Cohabitation #3: Commitment Delay
What impact does cohabitation have on the stability of the future marriage?
In this third part of the series looking at why divorce is around 50% higher for couples who previously cohabitated we look at the phenomenon of Commitment Delay.
It is well known that the age at first marriage is getting older. Over the past six decades the increase has been steady with median age at first marriage now being in the late twenties. Delaying marriage however has not meant that couples delay forming intimate relationships. In fact, the prevalence of cohabitation accounts for some of this trend of older brides and grooms.
Couples who live together, and therefore establish a domestic, sexual relationship, tend to delay the decision to marry. As they are already living a ‘married’ life-style, the urgency to make a decision about marriage is lessened and many couples get caught in this transitional state for prolonged periods. But is this really such a problem? Most people believe that being a bit more mature before marrying is advantageous. The facts though are not so straight forward.

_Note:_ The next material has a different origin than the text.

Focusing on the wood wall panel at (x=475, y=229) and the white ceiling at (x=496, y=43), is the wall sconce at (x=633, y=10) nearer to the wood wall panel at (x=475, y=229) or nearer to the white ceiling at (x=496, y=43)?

Research demonstrates that the optimum age to marry is in the early to mid-twenties; younger than this and the immaturity of the couple can bring them unstuck. But being a great deal older means that independent single lifestyles are more entrenched and thus the adjustment to married life is more demanding.Older couples really have to work hard to ‘undo’ the lifestyle patterns of independent living in order to adjust to the new demands of interdependency that successful marriage requires.
Moreover, delayed marriage is particularly disadvantageous to women whose ‘window of opportunity’ to begin a family is more limited than men. This often leads a woman to pressure her long-term cohabitation partner to marry before he is ready thus weakening the marriage bond. This accounts in part for the fact that one of the highest incidence of divorce is among couples married less than five years.